Lyz Mancini
May 03, 2015 6:00 am

Today is the 19th anniversary of the supernatural thriller The Craft. In honor of almost two decades of witchiness, we’re running this essay on the joys and perils of teenage witchcraft.

I was dressed in black lace and cloud print pajama bottoms when I decided to cast a spell. I had arranged three candles so they formed a triangle in front of me on the worn wooden floor of my bedroom I placed a white candle in the middle and lit it with the one lighter my parents hid in the kitchen Lazy Susan behind the brown sugar.

As I blew out the last candle, I thought about the boy with the frosted hair who sat behind me in science. He would love me by tomorrow, so said the book. (Wicca for Teens, for which I owed the library $12.56 cents in overdue fees.)

“Lyz, what the hell are you doing? Are you holding flammable cloth over a ton of candles?” my mom yelled. “Ugh,” I thought. “Now I will never find true love.” I was supposed to collect the rose petals, let them dry for a week in between two sheets of aluminum, then scatter them in a burbling stream. But like, who has time for that? And where can you even find a burbling stream in the dead of winter in Syracuse? I was destined to die alone.

The Craft did it for me, although I don’t think the moral of that movie was to turn teen girls onto witches. It also gave me a crippling fear of bugs, watched from under a blanket in my best friend Brittany’s basement while her stepdad was upstairs snoring in a Lay-Z-Boy recliner. These girls were just so cool, with the ability to alter their eye and hair color in the swish of a wrist, they could seek revenge on Marcia Brady, and they could even make the cutest boy fall in love with them.

My casual fixation led to copious viewings, and then dusty beautiful old books and cool alternative how to from women who worshipped nature and the feminine side of religion.

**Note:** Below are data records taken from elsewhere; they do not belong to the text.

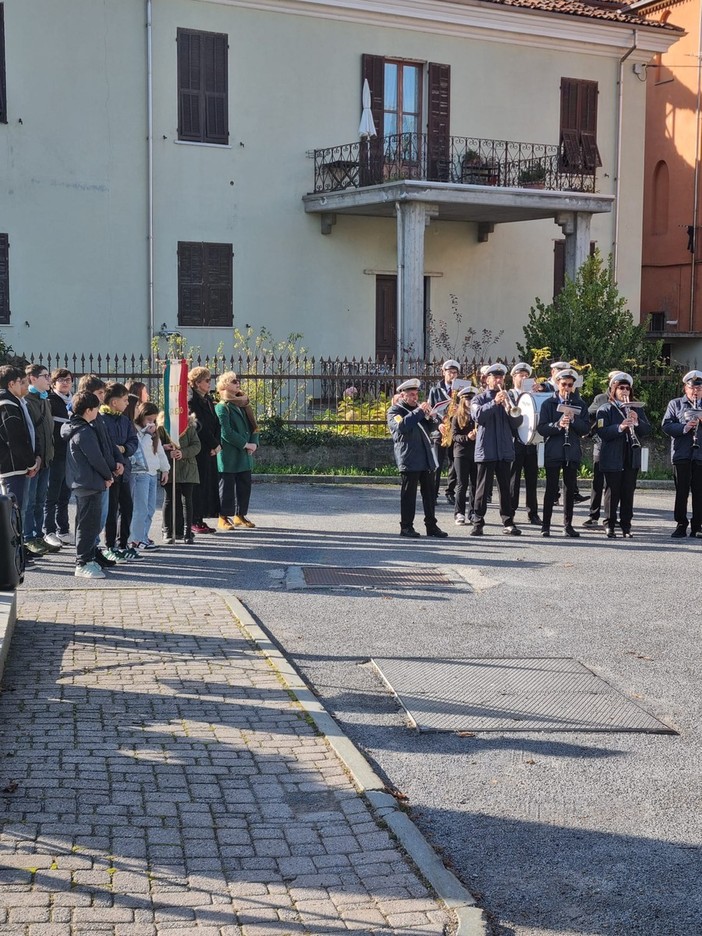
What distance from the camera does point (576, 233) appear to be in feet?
85.6

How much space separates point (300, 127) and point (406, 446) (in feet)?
46.7

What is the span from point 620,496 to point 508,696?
7.20 m

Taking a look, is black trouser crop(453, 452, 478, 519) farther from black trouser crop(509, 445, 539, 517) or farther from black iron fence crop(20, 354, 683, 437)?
black iron fence crop(20, 354, 683, 437)

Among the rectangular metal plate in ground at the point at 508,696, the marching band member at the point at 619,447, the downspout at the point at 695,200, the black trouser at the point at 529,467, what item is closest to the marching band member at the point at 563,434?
the marching band member at the point at 619,447

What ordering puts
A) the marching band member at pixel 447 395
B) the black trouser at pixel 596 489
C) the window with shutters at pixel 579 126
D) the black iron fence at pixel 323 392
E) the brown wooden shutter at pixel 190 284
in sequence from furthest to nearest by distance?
1. the window with shutters at pixel 579 126
2. the brown wooden shutter at pixel 190 284
3. the black iron fence at pixel 323 392
4. the marching band member at pixel 447 395
5. the black trouser at pixel 596 489

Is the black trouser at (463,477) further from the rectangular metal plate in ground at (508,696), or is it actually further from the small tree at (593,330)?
the small tree at (593,330)

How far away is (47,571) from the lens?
10.9 metres

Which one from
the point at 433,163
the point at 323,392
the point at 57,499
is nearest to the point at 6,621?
the point at 57,499

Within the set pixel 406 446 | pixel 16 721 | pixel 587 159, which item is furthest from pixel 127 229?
pixel 16 721

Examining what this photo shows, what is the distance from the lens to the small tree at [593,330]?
67.3ft

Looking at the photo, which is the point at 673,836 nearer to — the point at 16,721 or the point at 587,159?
the point at 16,721

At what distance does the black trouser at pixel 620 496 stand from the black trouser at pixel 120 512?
5.45 meters

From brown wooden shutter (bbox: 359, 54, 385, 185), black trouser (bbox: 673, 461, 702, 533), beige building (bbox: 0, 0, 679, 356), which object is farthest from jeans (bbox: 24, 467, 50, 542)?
brown wooden shutter (bbox: 359, 54, 385, 185)

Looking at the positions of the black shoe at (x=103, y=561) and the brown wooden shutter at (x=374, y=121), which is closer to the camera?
the black shoe at (x=103, y=561)
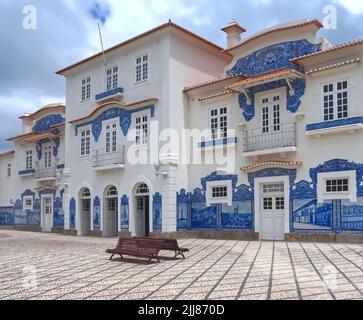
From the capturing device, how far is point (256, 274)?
9.30 meters

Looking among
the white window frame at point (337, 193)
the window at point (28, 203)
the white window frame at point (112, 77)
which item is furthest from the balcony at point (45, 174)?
the white window frame at point (337, 193)

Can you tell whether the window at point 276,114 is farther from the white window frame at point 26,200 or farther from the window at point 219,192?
the white window frame at point 26,200

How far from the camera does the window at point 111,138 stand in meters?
22.6

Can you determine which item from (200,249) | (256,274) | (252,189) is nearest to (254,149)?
(252,189)

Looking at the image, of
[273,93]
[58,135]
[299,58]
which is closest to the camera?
[299,58]

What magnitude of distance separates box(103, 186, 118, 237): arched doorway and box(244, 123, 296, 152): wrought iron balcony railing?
769 cm

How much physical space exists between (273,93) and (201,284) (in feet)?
37.0

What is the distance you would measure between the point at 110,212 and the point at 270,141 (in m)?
9.56

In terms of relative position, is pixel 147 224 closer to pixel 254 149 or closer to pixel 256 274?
pixel 254 149

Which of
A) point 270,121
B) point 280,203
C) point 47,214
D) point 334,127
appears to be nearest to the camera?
point 334,127

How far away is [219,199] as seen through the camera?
19328mm

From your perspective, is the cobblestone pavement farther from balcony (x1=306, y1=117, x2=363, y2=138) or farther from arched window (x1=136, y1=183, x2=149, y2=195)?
arched window (x1=136, y1=183, x2=149, y2=195)

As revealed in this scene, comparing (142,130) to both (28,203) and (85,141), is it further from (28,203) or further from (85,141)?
(28,203)

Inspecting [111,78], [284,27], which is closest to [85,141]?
[111,78]
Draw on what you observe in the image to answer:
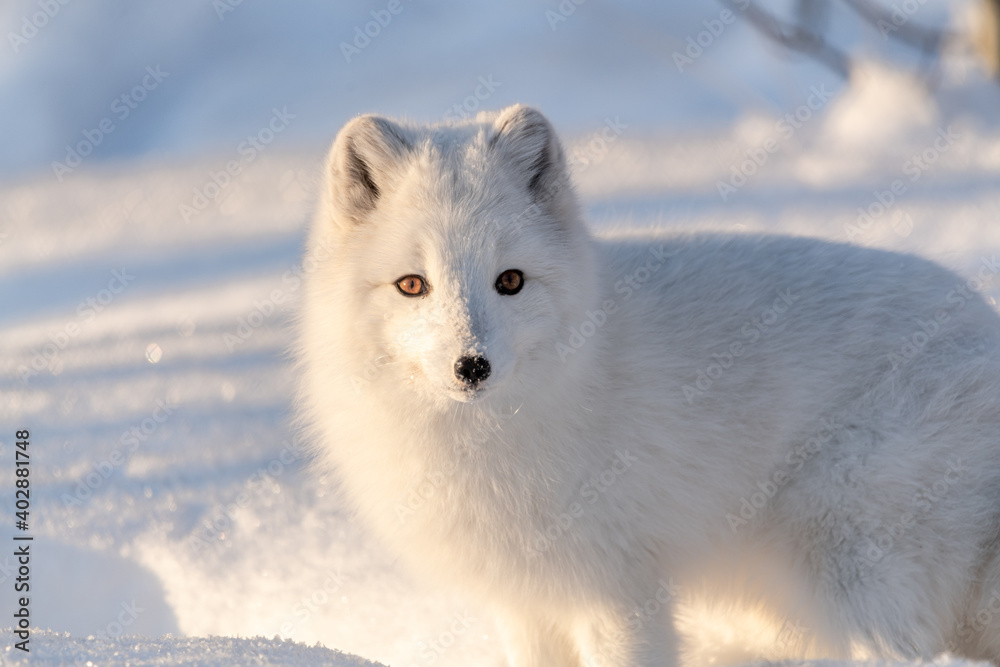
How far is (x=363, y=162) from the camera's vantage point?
1912 mm

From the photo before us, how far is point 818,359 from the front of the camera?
2.08 meters

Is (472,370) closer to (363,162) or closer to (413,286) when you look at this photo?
(413,286)

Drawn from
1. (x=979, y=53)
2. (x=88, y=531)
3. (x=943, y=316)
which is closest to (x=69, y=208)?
(x=88, y=531)

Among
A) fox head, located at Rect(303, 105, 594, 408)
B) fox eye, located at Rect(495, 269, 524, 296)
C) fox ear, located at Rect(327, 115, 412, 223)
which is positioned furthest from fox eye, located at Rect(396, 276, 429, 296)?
fox ear, located at Rect(327, 115, 412, 223)

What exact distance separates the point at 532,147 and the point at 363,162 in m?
0.38

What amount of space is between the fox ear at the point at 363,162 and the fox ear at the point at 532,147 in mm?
212

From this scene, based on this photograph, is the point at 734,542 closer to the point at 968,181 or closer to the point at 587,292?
the point at 587,292

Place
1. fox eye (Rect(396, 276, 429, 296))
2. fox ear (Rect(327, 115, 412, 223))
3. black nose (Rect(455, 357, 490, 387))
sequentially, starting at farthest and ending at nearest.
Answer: fox ear (Rect(327, 115, 412, 223)), fox eye (Rect(396, 276, 429, 296)), black nose (Rect(455, 357, 490, 387))

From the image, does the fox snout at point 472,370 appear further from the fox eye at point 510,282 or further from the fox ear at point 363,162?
the fox ear at point 363,162

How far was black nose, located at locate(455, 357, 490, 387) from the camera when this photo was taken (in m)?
1.58

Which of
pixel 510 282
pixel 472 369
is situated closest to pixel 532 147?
pixel 510 282

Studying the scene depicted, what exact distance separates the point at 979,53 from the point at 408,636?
4053 millimetres

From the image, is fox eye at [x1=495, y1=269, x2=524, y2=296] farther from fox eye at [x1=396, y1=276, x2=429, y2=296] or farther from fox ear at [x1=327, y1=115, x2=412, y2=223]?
fox ear at [x1=327, y1=115, x2=412, y2=223]

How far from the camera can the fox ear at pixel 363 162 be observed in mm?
1852
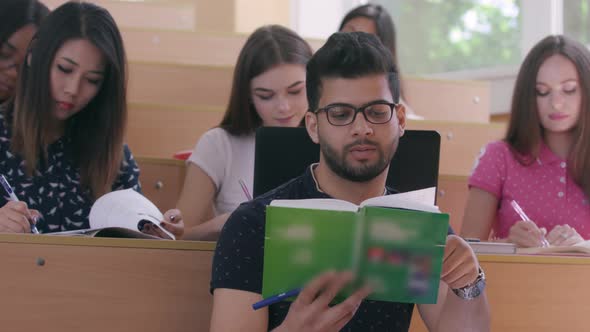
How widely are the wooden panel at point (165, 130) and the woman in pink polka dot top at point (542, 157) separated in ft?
3.09

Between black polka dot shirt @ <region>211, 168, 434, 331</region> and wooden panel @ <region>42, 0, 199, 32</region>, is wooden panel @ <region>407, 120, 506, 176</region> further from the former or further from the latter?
wooden panel @ <region>42, 0, 199, 32</region>

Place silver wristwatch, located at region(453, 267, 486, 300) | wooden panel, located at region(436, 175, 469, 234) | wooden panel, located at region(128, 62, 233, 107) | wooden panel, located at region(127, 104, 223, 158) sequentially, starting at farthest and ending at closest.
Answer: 1. wooden panel, located at region(128, 62, 233, 107)
2. wooden panel, located at region(127, 104, 223, 158)
3. wooden panel, located at region(436, 175, 469, 234)
4. silver wristwatch, located at region(453, 267, 486, 300)

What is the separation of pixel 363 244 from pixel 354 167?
0.26 metres

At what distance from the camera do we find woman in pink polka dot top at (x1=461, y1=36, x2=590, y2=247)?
257cm

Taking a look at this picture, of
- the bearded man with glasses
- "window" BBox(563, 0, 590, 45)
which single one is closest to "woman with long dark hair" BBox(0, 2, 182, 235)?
the bearded man with glasses

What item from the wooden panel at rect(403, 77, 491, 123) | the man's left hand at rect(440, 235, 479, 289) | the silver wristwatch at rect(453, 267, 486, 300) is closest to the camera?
the man's left hand at rect(440, 235, 479, 289)

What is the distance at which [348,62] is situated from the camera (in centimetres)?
154

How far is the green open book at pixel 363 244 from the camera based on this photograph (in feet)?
4.12

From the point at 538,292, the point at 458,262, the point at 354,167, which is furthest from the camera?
the point at 538,292

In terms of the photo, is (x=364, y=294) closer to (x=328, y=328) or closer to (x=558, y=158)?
(x=328, y=328)

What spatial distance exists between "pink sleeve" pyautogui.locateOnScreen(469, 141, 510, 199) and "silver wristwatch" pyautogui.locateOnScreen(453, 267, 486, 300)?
1.17 meters

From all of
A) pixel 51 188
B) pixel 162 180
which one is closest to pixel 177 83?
pixel 162 180

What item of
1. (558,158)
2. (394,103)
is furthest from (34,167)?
(558,158)

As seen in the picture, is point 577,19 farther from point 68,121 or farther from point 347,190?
point 347,190
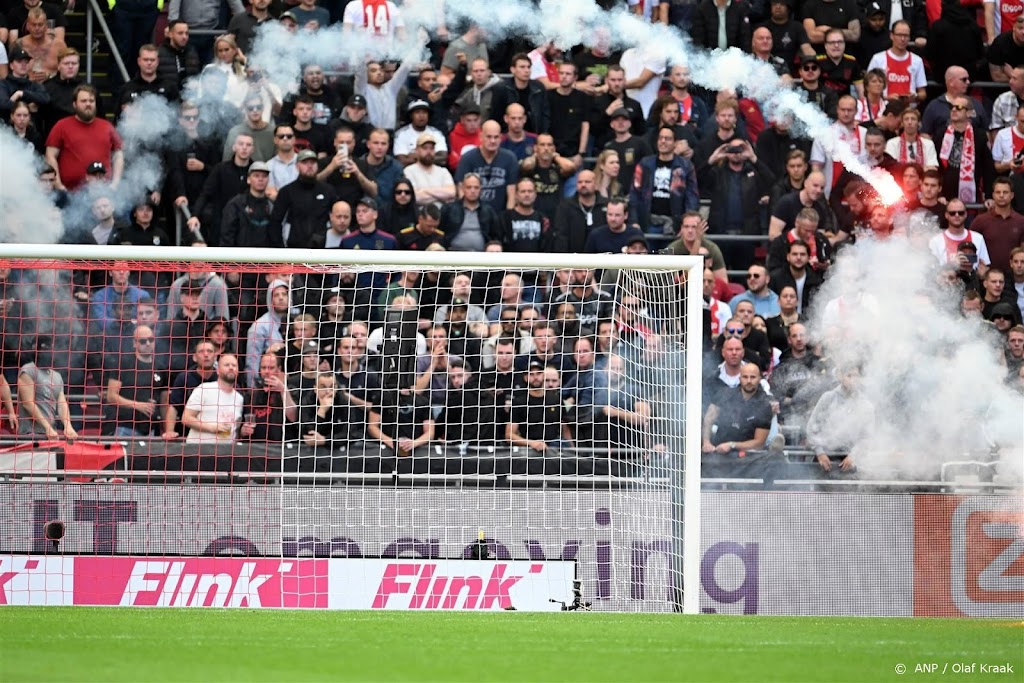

Sure, I appreciated the mystique of the religion. but….it was always, always about love spells. No other religion offers love spells.

I spent Sundays at the local Catholic church. I always thought of it as a nice ritual, what with getting dressed up and staring at the back of a the bowl haircuts in the next pew. But I never felt all that connected to it. My dad would sneak me gum from his tweed jacket pocket, and I just counted the minutes until the donuts served after mass. What appealed to me about witchcraft is, well, it seemed to more concretely offer a solution to a problem that I had at 14: I really wanted a boyfriend. And witchcraft, say what you will about it, has real, clear recipes for How To Get People To Like You Back. Eye of newt seemed a lot more attainable than the affections of a ninth grader.

I wanted to be pushed up against a locker and kissed deeply, and for some scrawny 13-year-old boy with a cracking voice to tell me he loved me. Being social seemed exhausting and hard, and no matter how hard I tried I could not get cleavage to happen. So I turned to good old-fashioned paganism. I bought a bunch of crushed velvet and learned to love the smell of sandalwood. There were so many love spells, and they all came with disclaimers about how messing with someone’s emotions are not to be taken lightly. I didn’t. In middle school, no one takes emotions lightly.

Apparently my mom had been onto my newfound obsession for quite some time, although she didn’t reall care until my religious curiosity threatened to burn the house down. She always wanted me to think for myself, to question things. Our town was small and very Christian, and so when a nosy librarian helped me check out eight books on Pagan rituals on a semi regular basis (likely with a few Judy Blumes and VC Andrews’ in there for good measure), she took it upon herself to call my mom.

Once I was caught burning things in my bedroom at midnight, I had to give up my altar. Candles were banned regardless of their healing powers. I was allowed to explore my beliefs, but not at the price of arson. I still love the musky incense smell of an occult bookstore, and will read your palm after a few glasses of wine. My apartment always smells a little of sage, because you can’t smudge a place of its negative spirits too much. Whoever dates me in October will have to spend some time with Sarah, Nancy, Bonnie, and Rochelle at least once. “Light as a feather, stiff as a board” does work, at least in my head, as long as you use your skinniest friend. I try my hardest every winter to pull off knee-high socks, and if anyone ever suggests a theme party, I pipe up with “90s?? The Craft?? I’ll get my school girl skirt and crosses out of storage. Wait, just kidding, I actually have them right here.”

I wouldn’t say I date my boyfriend because his sister lives in Salem, but it’s definitely a perk. When I pray or ask for strength, the “higher being” I speak to feels like a lady to me. I imagine her in a floppy hat, a bevy of crystals on leather string, and a dramatic cat eye. So I guess Stevie Nicks. People even trust me with candles now.

Every once and a while, I find myself repeating a spell in my head as a mantra of sorts. A boy with a beard and a book on the train, the checkout guy who asks if I have a Duane Reade Rewards Card, the artist covered in paint who suns himself outside a coffee shop I walk by. To the boys I have dated? Who knows…it might not have been your choice.